La enfermera de turno los recibió con una sonrisa que se asomó primero en sus ojos. Sabía que en esas donaciones no solo viajaban prendas; viajaba un mensaje esencial en ese pabellón donde cada día es una batalla silenciosa: “No están solos.”

En una de las salas, dos niñas recién nacidas dormían con esa delicadeza absoluta de quienes apenas comienzan a existir: el puño cerrado, la respiración apresurada, la serenidad intacta. Sus madres, mujeres curtidas por la vida, cargaban en sus miradas el cansancio de la pobreza que no da tregua ni en la maternidad. Ese pequeño gesto de solidaridad —unos enterizos nuevos, unos pañales, unas toallas— era un alivio que no necesitaba palabras.

Una de las madres tomó entre sus manos un enterizo rosado. Lo observó con cuidado, como si temiera romperlo, o tal vez como si temiera quebrarse ella misma. Levantó la mirada y, con un hilo de voz, alcanzó a decir:

—Gracias… esto nos ayuda más de lo que creen.

Los policías entendieron.

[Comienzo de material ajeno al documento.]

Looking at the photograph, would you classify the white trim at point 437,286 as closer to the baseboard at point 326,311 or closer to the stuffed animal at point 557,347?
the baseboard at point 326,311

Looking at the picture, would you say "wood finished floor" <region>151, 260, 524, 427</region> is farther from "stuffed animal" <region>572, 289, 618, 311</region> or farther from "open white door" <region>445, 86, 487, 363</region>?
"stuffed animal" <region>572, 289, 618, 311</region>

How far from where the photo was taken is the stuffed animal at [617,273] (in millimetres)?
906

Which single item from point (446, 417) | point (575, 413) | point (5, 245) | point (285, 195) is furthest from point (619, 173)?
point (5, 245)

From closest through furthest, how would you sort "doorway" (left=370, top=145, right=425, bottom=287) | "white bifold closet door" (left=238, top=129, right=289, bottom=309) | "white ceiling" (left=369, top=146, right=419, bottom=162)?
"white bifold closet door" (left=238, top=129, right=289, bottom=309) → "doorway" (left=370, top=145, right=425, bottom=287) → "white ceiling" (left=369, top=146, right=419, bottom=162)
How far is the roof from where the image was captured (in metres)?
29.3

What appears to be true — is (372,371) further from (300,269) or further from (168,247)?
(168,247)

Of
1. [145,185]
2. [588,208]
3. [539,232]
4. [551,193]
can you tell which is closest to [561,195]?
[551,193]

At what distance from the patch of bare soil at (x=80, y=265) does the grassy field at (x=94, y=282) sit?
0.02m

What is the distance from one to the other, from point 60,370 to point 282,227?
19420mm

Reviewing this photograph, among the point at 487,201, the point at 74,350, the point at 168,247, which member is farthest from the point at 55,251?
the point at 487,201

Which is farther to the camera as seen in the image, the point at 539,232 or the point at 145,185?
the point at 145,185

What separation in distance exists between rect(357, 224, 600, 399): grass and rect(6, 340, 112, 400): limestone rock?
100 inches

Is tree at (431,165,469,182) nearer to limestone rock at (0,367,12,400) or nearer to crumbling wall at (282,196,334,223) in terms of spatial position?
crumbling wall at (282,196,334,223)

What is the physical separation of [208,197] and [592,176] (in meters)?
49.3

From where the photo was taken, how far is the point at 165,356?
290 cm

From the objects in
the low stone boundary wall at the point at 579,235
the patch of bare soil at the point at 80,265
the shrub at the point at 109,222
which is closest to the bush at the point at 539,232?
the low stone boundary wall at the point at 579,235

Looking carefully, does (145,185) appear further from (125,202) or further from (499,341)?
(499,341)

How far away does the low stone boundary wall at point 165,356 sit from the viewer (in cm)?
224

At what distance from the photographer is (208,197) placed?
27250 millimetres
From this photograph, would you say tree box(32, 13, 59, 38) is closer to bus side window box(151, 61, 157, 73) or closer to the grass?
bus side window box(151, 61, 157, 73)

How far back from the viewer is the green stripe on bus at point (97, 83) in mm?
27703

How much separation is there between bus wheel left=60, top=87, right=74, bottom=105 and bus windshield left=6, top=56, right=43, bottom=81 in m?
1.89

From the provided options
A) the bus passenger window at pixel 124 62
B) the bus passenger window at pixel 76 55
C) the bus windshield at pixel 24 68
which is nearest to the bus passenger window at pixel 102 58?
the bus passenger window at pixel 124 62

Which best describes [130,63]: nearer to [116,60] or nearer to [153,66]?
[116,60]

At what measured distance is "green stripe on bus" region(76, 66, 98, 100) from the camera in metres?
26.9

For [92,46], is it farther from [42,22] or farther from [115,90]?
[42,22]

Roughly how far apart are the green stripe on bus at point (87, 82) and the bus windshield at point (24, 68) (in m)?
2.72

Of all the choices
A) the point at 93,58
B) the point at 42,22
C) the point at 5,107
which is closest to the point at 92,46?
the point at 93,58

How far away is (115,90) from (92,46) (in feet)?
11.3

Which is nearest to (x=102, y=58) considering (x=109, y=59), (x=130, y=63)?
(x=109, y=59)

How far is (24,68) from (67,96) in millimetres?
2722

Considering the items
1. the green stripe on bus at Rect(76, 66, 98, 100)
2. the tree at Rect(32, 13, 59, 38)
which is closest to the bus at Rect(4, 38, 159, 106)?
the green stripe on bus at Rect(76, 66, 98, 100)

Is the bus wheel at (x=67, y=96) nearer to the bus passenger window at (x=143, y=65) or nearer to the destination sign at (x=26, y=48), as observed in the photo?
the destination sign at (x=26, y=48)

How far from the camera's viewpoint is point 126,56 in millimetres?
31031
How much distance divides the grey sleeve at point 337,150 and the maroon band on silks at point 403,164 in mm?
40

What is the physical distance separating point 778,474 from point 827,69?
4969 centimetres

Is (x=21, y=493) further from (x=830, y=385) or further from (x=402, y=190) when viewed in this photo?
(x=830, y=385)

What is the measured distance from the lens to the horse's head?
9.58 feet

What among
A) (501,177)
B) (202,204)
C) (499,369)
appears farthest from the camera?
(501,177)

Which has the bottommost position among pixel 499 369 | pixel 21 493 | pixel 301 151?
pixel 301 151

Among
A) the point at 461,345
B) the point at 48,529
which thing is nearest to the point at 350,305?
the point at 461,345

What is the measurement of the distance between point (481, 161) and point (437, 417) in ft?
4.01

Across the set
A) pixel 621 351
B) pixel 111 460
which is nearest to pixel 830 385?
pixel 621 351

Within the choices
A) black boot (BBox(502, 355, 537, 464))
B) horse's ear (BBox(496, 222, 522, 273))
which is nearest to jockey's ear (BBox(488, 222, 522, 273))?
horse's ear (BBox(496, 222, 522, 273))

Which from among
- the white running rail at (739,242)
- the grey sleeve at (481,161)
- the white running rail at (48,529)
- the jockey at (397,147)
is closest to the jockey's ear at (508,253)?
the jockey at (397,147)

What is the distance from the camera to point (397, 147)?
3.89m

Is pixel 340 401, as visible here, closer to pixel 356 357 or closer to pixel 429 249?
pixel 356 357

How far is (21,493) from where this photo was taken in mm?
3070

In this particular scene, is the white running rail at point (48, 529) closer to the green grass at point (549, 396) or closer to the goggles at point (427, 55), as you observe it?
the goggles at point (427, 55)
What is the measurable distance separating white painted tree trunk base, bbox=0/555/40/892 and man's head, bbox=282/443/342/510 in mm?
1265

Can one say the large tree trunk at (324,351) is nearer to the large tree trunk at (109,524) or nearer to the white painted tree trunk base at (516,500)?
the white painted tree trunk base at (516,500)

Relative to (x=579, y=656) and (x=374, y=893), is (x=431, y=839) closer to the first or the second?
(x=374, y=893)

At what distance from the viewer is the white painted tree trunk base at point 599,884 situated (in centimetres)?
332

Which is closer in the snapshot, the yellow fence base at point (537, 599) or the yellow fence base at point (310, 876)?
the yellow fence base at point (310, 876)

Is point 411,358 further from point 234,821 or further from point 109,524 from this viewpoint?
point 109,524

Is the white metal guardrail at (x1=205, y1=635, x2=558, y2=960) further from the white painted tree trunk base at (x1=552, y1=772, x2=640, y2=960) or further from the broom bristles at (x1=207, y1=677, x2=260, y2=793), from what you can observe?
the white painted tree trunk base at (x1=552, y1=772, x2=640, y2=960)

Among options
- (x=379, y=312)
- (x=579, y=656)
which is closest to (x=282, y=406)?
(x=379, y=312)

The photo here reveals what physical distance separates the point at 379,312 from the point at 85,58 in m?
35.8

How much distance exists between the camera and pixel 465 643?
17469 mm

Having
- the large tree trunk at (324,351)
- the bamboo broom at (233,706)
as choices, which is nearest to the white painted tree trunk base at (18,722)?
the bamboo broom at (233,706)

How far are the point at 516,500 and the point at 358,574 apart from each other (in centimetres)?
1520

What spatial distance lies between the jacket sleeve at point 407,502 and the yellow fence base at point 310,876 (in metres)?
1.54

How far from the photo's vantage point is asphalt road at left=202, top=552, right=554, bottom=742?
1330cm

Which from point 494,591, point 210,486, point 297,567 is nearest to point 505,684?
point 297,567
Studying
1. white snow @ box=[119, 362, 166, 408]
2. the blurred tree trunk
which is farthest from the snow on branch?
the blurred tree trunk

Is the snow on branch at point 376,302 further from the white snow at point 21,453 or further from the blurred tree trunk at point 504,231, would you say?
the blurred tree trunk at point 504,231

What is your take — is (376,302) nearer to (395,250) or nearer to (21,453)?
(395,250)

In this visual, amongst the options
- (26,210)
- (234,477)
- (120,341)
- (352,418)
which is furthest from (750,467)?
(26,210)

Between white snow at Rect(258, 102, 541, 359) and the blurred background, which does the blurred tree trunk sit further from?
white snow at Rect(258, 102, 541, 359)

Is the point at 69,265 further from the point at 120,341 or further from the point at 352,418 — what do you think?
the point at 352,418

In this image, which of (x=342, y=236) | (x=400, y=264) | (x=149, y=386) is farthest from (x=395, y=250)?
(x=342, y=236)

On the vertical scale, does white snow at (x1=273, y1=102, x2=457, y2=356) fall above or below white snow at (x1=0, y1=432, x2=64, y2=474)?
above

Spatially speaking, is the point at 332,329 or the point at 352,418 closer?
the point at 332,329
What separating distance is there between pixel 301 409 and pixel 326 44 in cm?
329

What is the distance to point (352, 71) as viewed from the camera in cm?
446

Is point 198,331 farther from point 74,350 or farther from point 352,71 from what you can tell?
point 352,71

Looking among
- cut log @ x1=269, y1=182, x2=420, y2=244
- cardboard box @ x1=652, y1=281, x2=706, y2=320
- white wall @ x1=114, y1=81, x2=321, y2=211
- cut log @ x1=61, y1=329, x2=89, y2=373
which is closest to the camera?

Sabían que en esta tierra donde la desigualdad golpea fuerte, la ropita donada puede ser un abrazo, un respiro económico y un recordatorio de que la comunidad también acompaña.

La entrega duró pocos minutos, pero quedó suspendida en el ambiente como un acto que no necesita aplausos. Afuera, las velitas seguían encendidas. Adentro, dos recién nacidas recibían su primera Navidad con una caricia inesperada.

Mientras los uniformados se alejaban del pabellón neonatal, las luces del pasillo parecían guiarlos hacia la salida. Y en esa caminata silenciosa, quedaba clara una verdad: hay noches en que el servicio no se mide en procedimientos, sino en los pequeños milagros que nacen cuando alguien enciende una luz justo donde hacía falta.